(EXCERPT TO READ Opens)

Bandwidth saving and computation demand over different block sizes.

Figure 10a presents the average bandwidth saving over different block sizes for all compression algorithms. The maximum bandwidth saving could be achieved, when using the 1024 \(\times \) 768 block size. In fact, by reducing the block size to less than 1024 \(\times \) 768, all algorithms perform poorly in bandwidth reduction, at the best case reaching to less than 10% bandwidth saving. The best average bandwidth savings captured in lossless experiments is about 38%, corresponding to BZIP compression scheme with block size of 1024 \(\times \) 768.

Figure 10b shows the average computation demand over different block sizes for all compression algorithms. To estimate the computation demand, we used Pin - Dynamic Binary Instrumentation Tool [16], from Intel. The block size of 1024 \(\times \) 768, equal to full image size, leads to largest computation demand. Overall, the computation demand varies across the algorithms. In QZIP and ZIP, the lowest computation demand is achieved by using block size of 80 \(\times \) 60, for LZ4 320 \(\times \) 240 and for GZIP and BZIP 40 \(\times \) 30. Figure 10a and b also present the result of LZ4 algorithm in the high-compression mode (LZ4 High-Comp.). In high-compression mode, LZ4 could provide better compression ratio with the cost of higher computation demand.

(EXCERPT TO READ Closes)
(EXTRACTED ENTRIES Opens)

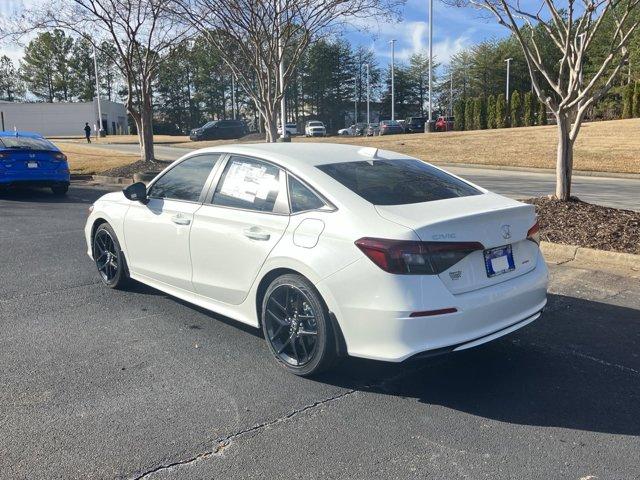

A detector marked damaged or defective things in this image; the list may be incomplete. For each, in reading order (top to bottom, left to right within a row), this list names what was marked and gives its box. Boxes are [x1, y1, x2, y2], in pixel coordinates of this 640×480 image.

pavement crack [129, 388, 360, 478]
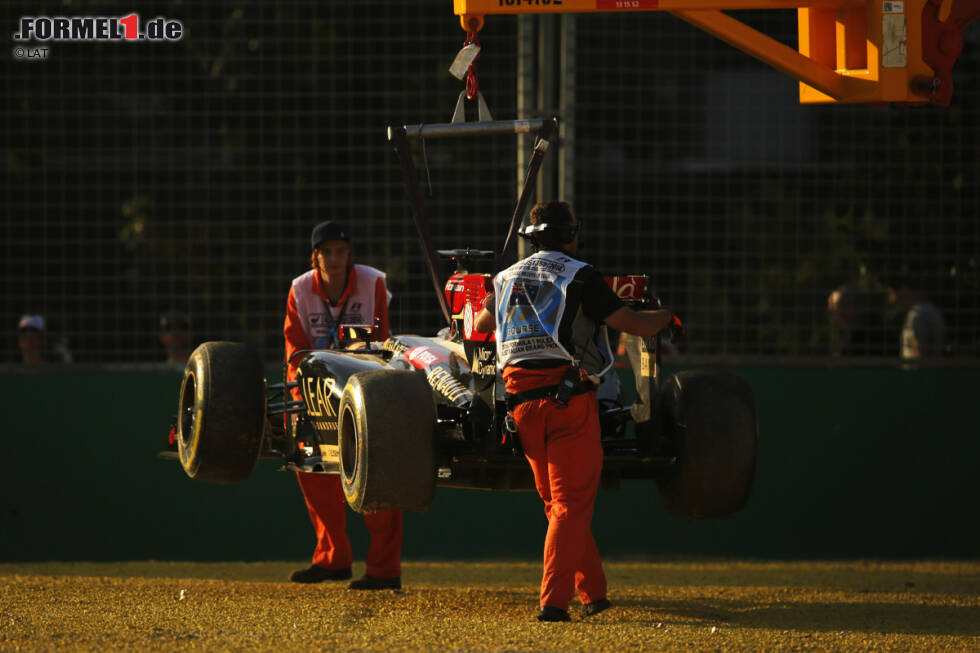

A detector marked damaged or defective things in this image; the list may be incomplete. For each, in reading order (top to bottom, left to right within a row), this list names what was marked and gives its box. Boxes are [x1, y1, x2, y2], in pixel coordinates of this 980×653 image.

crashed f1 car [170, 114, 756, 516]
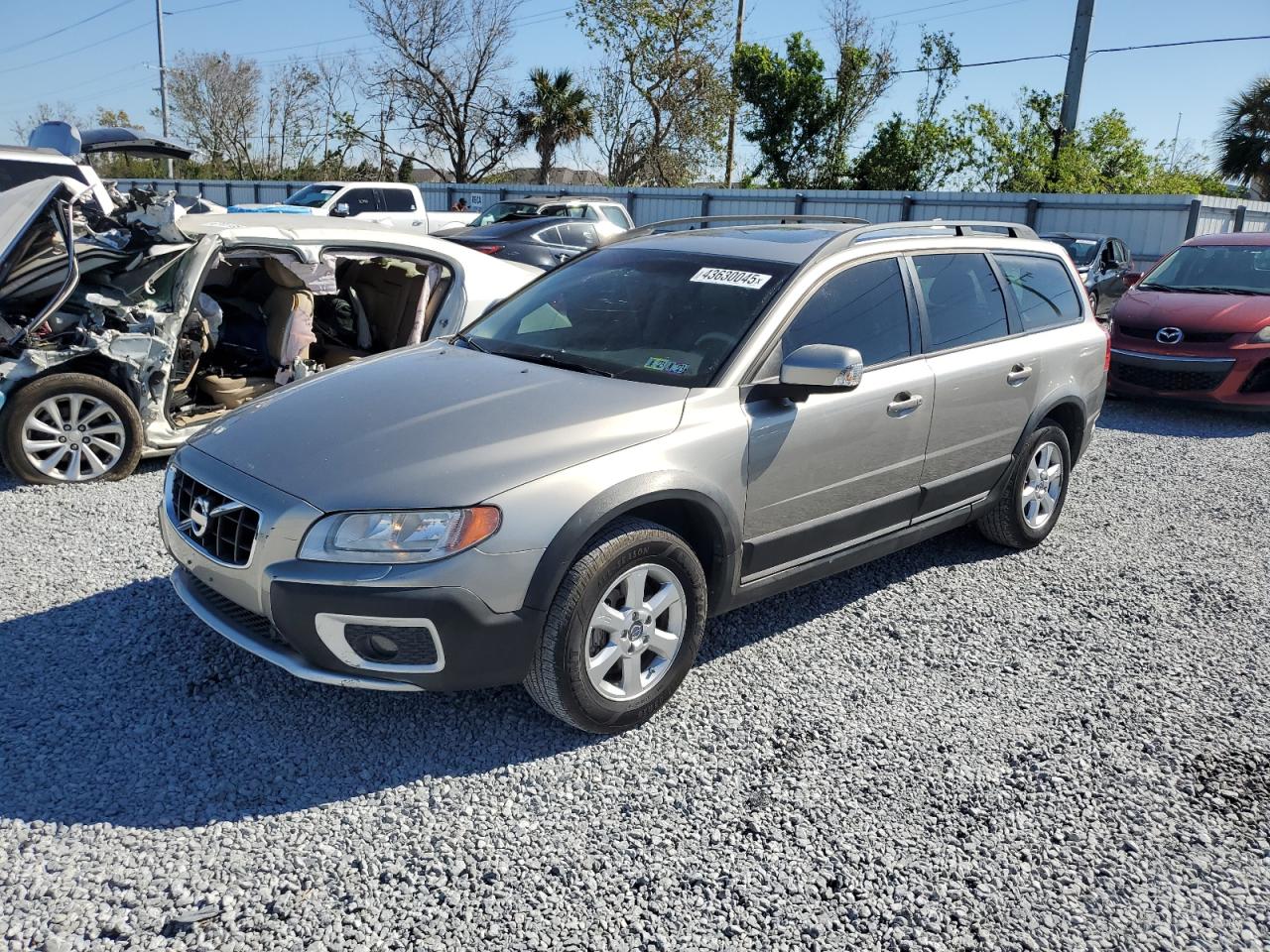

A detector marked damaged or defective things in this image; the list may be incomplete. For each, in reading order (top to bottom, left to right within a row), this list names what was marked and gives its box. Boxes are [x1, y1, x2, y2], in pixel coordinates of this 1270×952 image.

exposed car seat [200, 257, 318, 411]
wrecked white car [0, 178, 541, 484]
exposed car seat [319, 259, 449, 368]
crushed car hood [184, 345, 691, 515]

(EXTRACTED ENTRIES Closes)

TASKS TO PERFORM -
(A) Answer these from the excerpt on compression block sizes:
(i) Which block size gives the maximum bandwidth saving?
(ii) What tool was used to estimate the computation demand?
(iii) For LZ4, which block size gives the lowest computation demand?
(B) Resume the excerpt on compression block sizes, picking up right after its last sentence.

OUTPUTS IN ORDER -
(A)
(i) 1024 × 768
(ii) Pin, the Dynamic Binary Instrumentation Tool from Intel
(iii) 320 × 240

(B)
Combining Fig. 10a and b, we can derive Fig. 11 showing the trade-off between bandwidth saving and computation demand. In Fig. 11, the numbers over the stars show the average bandwidth saving, while the crosses show the range of achievable bandwidth demand corresponding to a certain computation demand. For different algorithms, the trend is that lower bandwidth demand or higher bandwidth saving, is achievable by having more computation. Among all algorithms, LZ4 in fast-mode has the lowest computation demand, which is about 100 millions instructions for compression and decompression of a frame, and at the same time the lowest bandwidth saving of 17%, while the BZIP achieves highest bandwidth saving of 38% with the highest computation demand of about 1 billion instructions. Note that, computation demand of LZ4 for compression and decompression of a frame in high-compression mode is about 10 times higher than its computation demand in fast-mode.

Fig. 11.
figure 11

Bandwidth saving/computation demand trade-off

Custom Compression. The previous studied lossless compression methods are general algorithms developed to compress any sort of data. The results of our experiments illustrate that although there are lots of options for compressing the model data, but for AVAs such as MoG, which have special type of model data produced by statistical and non-linear processing, general purpose image or data compression methods might not provide the desirable performance for designers. There is a demand for lossless compression algorithm customized for compressing model data in context of AVA. This fact, motivates designers such as in [6] to devise custom model data compression schemes only for a certain type of algorithm. One preliminary example, has been already proposed by [6].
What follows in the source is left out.